Für Kristjan Järvi sind Offenheit und Furchtlosigkeit – Qualitäten, die er bewusst bei den Musikern des Baltic Sea Philharmonic fördert – wesentlich für das Spielen von Richters emotional eindringlichen Werken, die von offenen musikalischen Verläufen gekennzeichnet sind. „Diese Musik ist so persönlich, dass sie nicht funktioniert, wenn sie nicht mit persönlichem Engagement und Hingabe gespielt wird“, erklärt Järvi. „Das bedeutet, dass es für die Musiker auf einer emotionalen Ebene beängstigend ist, auf die Bühne zu gehen und sich zu verausgaben, denn dann zeigen sie sich dem Publikum genauso wie sie sind. Und genau deshalb liebe ich es, diese Stücke mit dem Baltic Sea Philharmonic zu spielen.“

Baltic Sea Philharmonic – eine Revolution in Musik und Kultur

Seit seiner Gründung 2008, initiiert durch das Usedomer Musikfestival, realisierte das Baltic Sea Philharmonic über 100 Konzerte vor mehr als 110.000 Konzertgängern in 15 Ländern – von Europa bis in die Vereinigten Arabischen Emirate.
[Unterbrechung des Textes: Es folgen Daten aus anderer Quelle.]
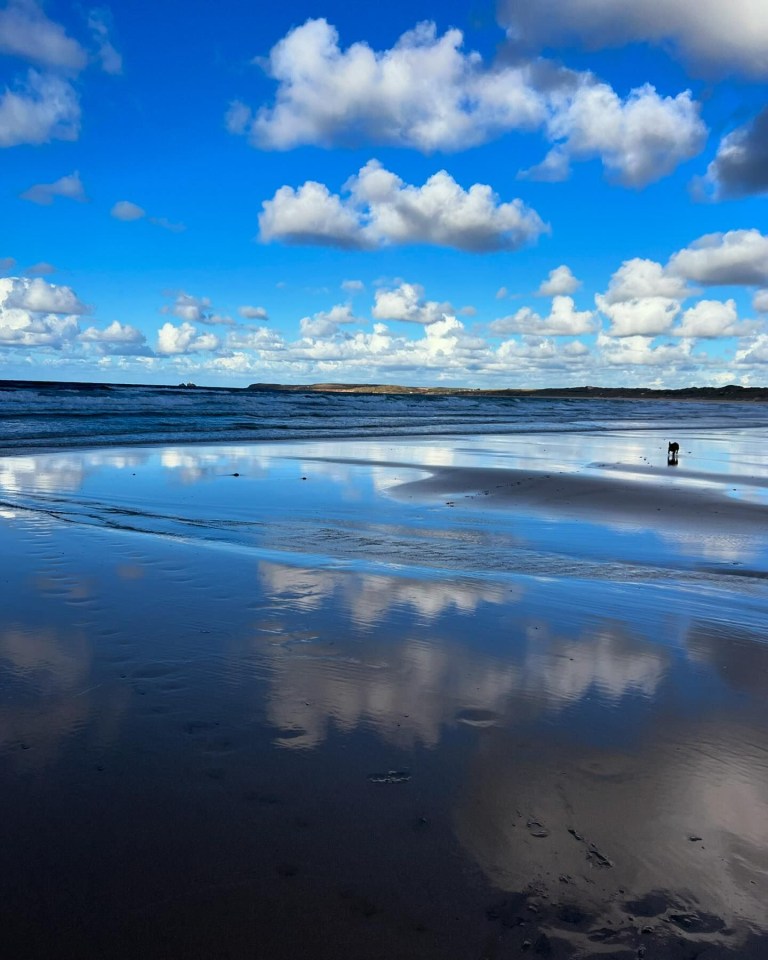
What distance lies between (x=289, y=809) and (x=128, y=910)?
0.70 meters

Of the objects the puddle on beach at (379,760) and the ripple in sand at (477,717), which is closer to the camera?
the puddle on beach at (379,760)

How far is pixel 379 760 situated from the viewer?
3.13 m

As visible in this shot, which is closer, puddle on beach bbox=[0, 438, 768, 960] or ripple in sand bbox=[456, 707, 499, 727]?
puddle on beach bbox=[0, 438, 768, 960]

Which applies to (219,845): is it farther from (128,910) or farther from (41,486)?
(41,486)

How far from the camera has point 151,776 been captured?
2.97 metres

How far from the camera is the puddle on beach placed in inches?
88.2

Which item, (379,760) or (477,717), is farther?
(477,717)

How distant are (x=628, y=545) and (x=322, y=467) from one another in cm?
870

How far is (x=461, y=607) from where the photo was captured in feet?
18.0

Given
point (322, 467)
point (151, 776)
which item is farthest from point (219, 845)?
point (322, 467)

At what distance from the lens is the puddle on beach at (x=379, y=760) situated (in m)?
2.24

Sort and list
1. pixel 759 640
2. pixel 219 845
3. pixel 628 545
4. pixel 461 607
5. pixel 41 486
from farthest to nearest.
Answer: pixel 41 486
pixel 628 545
pixel 461 607
pixel 759 640
pixel 219 845

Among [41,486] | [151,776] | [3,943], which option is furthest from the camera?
[41,486]

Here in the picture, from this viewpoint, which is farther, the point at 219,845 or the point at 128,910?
the point at 219,845
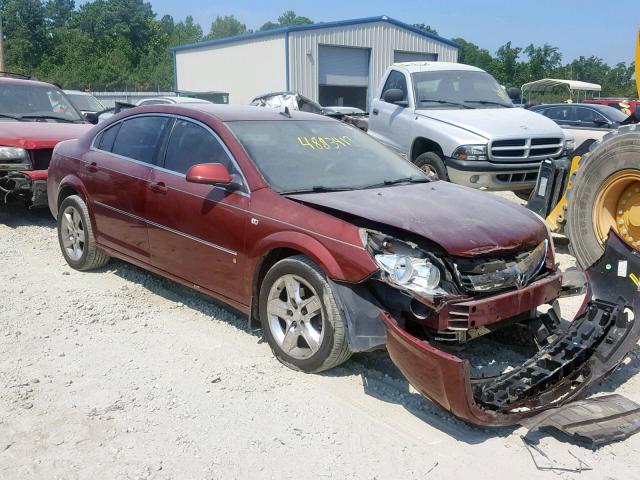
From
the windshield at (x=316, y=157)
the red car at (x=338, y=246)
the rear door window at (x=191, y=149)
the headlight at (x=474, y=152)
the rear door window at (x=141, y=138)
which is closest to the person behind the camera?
the red car at (x=338, y=246)

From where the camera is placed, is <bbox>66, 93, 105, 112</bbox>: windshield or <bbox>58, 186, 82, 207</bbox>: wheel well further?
<bbox>66, 93, 105, 112</bbox>: windshield

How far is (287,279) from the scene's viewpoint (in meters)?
4.06

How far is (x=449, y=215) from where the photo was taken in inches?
155

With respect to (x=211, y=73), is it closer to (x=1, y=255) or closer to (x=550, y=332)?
(x=1, y=255)

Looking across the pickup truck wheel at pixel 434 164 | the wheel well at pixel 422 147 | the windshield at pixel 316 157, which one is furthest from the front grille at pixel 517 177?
the windshield at pixel 316 157

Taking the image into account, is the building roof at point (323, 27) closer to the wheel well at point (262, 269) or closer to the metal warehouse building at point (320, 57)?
the metal warehouse building at point (320, 57)

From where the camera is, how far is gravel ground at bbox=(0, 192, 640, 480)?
Result: 3.14 metres

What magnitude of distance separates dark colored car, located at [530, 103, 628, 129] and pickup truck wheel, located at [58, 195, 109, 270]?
9.63m

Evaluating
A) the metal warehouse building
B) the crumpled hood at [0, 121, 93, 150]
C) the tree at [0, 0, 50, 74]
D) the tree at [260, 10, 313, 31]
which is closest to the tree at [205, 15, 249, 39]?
the tree at [260, 10, 313, 31]

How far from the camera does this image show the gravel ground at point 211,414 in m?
3.14

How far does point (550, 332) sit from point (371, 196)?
147 cm

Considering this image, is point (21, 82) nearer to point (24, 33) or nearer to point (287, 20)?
point (24, 33)

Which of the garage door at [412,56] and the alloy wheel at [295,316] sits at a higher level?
the garage door at [412,56]

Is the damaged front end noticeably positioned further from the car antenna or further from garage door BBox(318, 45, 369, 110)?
garage door BBox(318, 45, 369, 110)
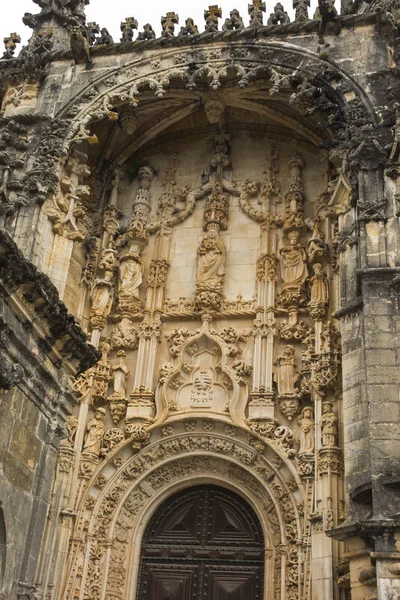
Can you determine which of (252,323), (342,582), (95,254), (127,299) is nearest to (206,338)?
(252,323)

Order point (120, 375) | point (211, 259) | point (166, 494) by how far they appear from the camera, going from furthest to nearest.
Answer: point (211, 259), point (120, 375), point (166, 494)

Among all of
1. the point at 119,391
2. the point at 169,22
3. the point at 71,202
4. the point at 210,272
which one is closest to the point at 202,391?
the point at 119,391

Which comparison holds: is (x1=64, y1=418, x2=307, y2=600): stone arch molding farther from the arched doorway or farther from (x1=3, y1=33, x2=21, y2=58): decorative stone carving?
(x1=3, y1=33, x2=21, y2=58): decorative stone carving

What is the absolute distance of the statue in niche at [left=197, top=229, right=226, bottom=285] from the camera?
11.8 m

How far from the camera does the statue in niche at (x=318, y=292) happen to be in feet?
35.7

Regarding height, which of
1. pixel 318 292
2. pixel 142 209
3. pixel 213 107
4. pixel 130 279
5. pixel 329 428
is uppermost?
pixel 213 107

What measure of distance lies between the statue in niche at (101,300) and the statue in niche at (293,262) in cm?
286

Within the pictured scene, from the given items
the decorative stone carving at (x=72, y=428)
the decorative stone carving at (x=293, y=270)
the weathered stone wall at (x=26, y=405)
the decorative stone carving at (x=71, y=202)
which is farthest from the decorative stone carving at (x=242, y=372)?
the weathered stone wall at (x=26, y=405)

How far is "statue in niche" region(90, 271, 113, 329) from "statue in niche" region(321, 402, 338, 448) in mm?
3942

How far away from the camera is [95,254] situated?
1242cm

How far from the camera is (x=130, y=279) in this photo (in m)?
12.1

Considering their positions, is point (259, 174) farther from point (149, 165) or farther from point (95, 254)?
point (95, 254)

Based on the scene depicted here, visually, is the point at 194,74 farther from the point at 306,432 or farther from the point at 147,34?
the point at 306,432

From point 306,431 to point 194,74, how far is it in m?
6.09
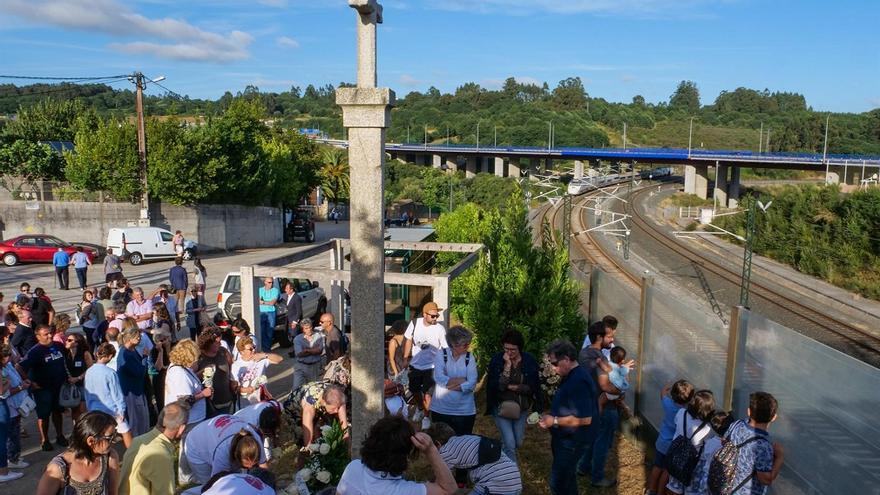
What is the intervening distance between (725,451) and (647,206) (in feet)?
196

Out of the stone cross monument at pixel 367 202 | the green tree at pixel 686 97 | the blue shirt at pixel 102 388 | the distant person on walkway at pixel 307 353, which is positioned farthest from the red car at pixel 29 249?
the green tree at pixel 686 97

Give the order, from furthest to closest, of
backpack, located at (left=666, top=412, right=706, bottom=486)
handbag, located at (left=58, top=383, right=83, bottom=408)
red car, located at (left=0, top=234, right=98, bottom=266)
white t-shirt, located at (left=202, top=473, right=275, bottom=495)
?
red car, located at (left=0, top=234, right=98, bottom=266) → handbag, located at (left=58, top=383, right=83, bottom=408) → backpack, located at (left=666, top=412, right=706, bottom=486) → white t-shirt, located at (left=202, top=473, right=275, bottom=495)

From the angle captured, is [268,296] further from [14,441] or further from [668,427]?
[668,427]

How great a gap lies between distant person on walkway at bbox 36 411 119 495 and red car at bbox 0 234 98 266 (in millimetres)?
22960

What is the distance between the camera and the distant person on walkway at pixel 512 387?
6094 mm

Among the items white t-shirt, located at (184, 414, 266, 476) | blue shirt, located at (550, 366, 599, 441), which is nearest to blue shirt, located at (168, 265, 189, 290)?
white t-shirt, located at (184, 414, 266, 476)

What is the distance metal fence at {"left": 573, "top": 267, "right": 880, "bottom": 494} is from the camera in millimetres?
4480

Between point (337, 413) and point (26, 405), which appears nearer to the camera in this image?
point (337, 413)

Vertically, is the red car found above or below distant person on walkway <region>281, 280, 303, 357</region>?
below

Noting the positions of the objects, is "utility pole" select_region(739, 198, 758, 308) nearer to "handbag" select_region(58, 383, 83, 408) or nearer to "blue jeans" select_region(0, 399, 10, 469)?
"handbag" select_region(58, 383, 83, 408)

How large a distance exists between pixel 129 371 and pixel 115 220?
2576cm

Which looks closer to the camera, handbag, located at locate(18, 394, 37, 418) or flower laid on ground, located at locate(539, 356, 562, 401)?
handbag, located at locate(18, 394, 37, 418)

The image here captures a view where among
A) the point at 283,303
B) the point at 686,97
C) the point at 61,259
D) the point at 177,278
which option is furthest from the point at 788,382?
the point at 686,97

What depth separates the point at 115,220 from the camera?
29.9m
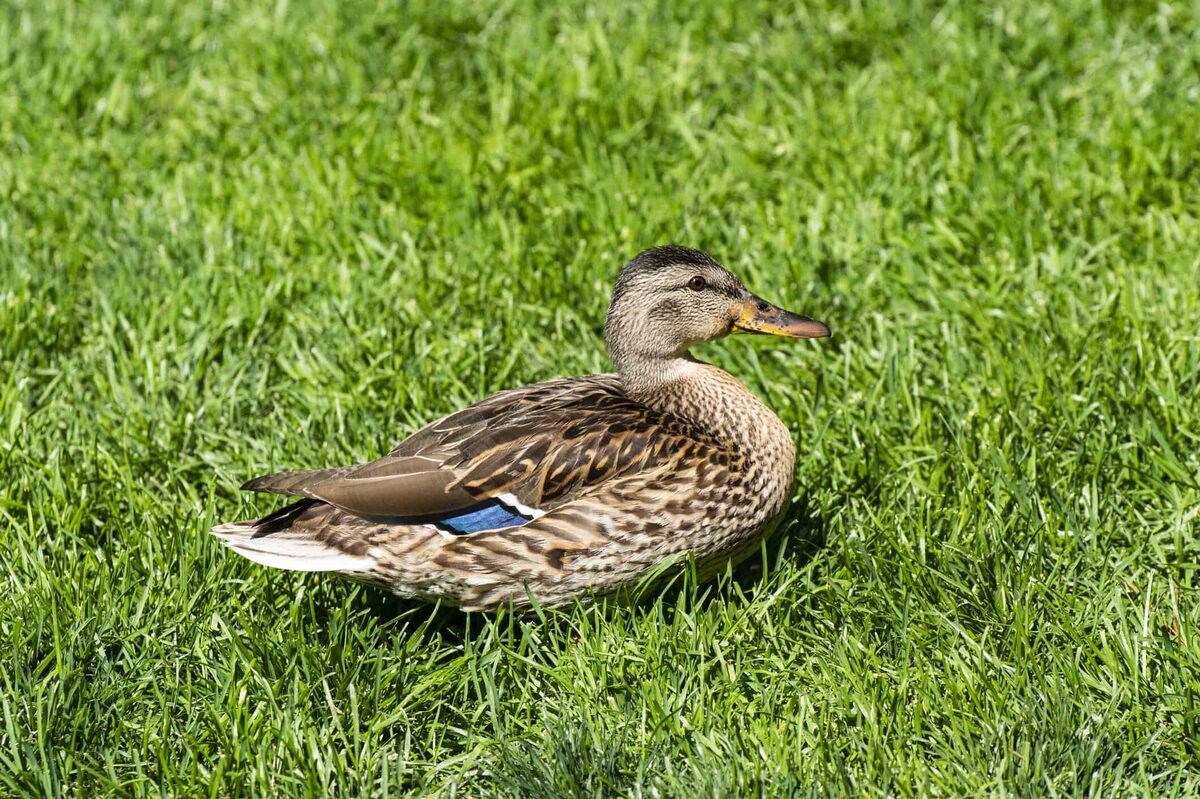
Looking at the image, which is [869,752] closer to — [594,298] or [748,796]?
[748,796]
Dabei tritt das Baltic Sea Philharmonic an, die Präsentation und Aufführung von Musik im 21. Jahrhundert zu revolutionieren. Unter der mitreißenden Leitung seines künstlerischen Leiters Kristjan Järvi strahlen die Aufführungen ansteckende Leidenschaft und Energie aus und sind Spektakel, die Klang-, Licht- und Projektionskunst, aber auch Choreografien zu einzigartigen Konzerterfahrungen verschmelzen. Mehr als das, ist das Baltic Sea Philharmonic eine Bewegung, die Menschen zusammenbringt und eine Gemeinschaft von Musikern aus zehn Ländern, die ebenso mühelos geografische, wie historische Grenzen überwindet. Indem das Ensemble die ganze innovative und progressive Kraft des Nordens verkörpert, führt es dabei das traditionelle Verständnis vom Orchester weiter als je zuvor.